Il faut dire que la hausse des prix des denrées alimentaires a été particulièrement lourde (+ 402,25 % en décembre 2020 en rythme annuel, contre 145,84 % pour l’ensemble de l’indice des prix officiel), malgré le fait que certaines importations soient encore subventionnées par la Banque du Liban. Une cliente souligne pour sa part le « choc psychologique » qu’elle subit à chaque fois qu’elle compare le prix en livres actuel à celui calculé sur la base de la parité officielle, en vigueur depuis 1997 et qui n’est désormais plus appliquée que pour certaines transactions.

Activité à part entière

Au-delà des réactions de clients, adapter ses prix est devenu dans le contexte actuel une activité à part entière. Le PDG de JouéClub, qui affirme changer ses prix tous les matins à 8 heures en se basant sur le taux de la veille, ose un autre parallèle, cette fois avec la spéculation boursière : soit le taux baisse et ses ventes de la journée seront bénéficiaires, soit il hausse et elles seront à perte. Il justifie ce choix, qui a le mérite de limiter l’impact des fluctuations, par la difficulté de changer en temps réel les prix de ses neuf points de vente répartis dans plusieurs régions du pays. Il rappelle en outre que la marge de son entreprise a diminué de moitié depuis le début de la crise.

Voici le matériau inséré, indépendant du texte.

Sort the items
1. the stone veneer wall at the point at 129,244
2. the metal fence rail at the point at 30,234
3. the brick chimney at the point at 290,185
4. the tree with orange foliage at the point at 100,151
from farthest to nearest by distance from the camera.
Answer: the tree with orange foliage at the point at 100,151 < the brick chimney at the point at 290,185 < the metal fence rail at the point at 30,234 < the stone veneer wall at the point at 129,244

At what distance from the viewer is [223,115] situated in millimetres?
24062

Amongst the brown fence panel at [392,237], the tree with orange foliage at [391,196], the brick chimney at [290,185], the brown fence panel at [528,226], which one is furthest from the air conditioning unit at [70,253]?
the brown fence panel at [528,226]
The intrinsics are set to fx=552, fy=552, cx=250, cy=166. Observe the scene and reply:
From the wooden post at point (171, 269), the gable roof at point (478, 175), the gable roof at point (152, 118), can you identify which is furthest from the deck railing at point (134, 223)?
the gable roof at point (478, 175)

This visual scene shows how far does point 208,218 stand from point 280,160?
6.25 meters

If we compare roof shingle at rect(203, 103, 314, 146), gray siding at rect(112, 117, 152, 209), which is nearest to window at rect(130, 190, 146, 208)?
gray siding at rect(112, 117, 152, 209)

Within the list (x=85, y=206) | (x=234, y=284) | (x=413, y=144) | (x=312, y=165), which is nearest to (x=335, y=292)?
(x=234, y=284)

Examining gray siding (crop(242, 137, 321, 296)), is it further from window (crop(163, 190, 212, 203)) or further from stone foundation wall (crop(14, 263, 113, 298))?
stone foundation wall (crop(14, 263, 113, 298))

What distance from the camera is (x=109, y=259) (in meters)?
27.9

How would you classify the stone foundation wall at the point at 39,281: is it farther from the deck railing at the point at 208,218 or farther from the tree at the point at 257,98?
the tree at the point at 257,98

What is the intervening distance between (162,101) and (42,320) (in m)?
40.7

Mais les commerçants qui optent pour cette stratégie doivent souvent intégrer une autre variable : le fait de devoir se baser sur les prix intermédiaires fixés par leurs fournisseurs. Un vendeur de meubles implanté dans plusieurs régions au Liban indique par exemple que son fournisseur se base sur un taux de change majoré de mille livres par rapport à celui du jour pour fixer ses prix, et ce afin de se prémunir contre les effets des fluctuations et pouvoir garantir le renouvellement de ses stocks. Les détaillants dénoncent en outre le fait que certains de leurs fournisseurs ne baissent pas leurs prix en livres quand cette dernière reprend des couleurs. Une décision qui les confronte aux réactions légitimes de colère de leurs clients, pour le coup indûment dirigées contre eux. « Il faudrait distribuer des médailles aux entrepreneurs qui restent ouverts et ne quittent pas le pays, malgré tout ce que nous subissons », soupire Aline Kamakian.

Commerçants ou restaurateurs se retrouvent donc face au terrible dilemme qui consiste à choisir entre fermer indéfiniment les portes de leurs sociétés, ou tenir pour sauvegarder leurs actifs et leur personnel, comme ont choisi de le faire Aline Kamakian ou Wael Senno. Une des seules stratégies qui s’offrent à eux pour éviter de travailler à perte consiste alors à facturer en dollars. Une pratique qui avait par exemple prévalu durant l’épisode d’hyperinflation dans les années 1980, en pleine guerre civile, mais qui reste en principe illégale, du moins pour les détaillants (pour des questions notamment liée aux règles de calcul de la TVA qui doit être obligatoirement facturée en livres au consommateur final).

Opération à perte

Mais là aussi, entre respecter la légalité et survivre, le choix des entrepreneurs est loin d’être évident. Un vendeur de pièces de rechange pour automobile de la Békaa, contacté par notre correspondante dans cette région Sarah Abdallah, considère par exemple que vendre en livres est désormais une opération à perte. « La livre chute, mes fournisseurs n’acceptent que des dollars et les agents de change de la Békaa refusent d’en vendre », se plaint-il, confiant s’être retrouvé avec des liquidités en livres qui ne lui permettent plus de renouveler son stock, dans un contexte de baisse massive de son activité.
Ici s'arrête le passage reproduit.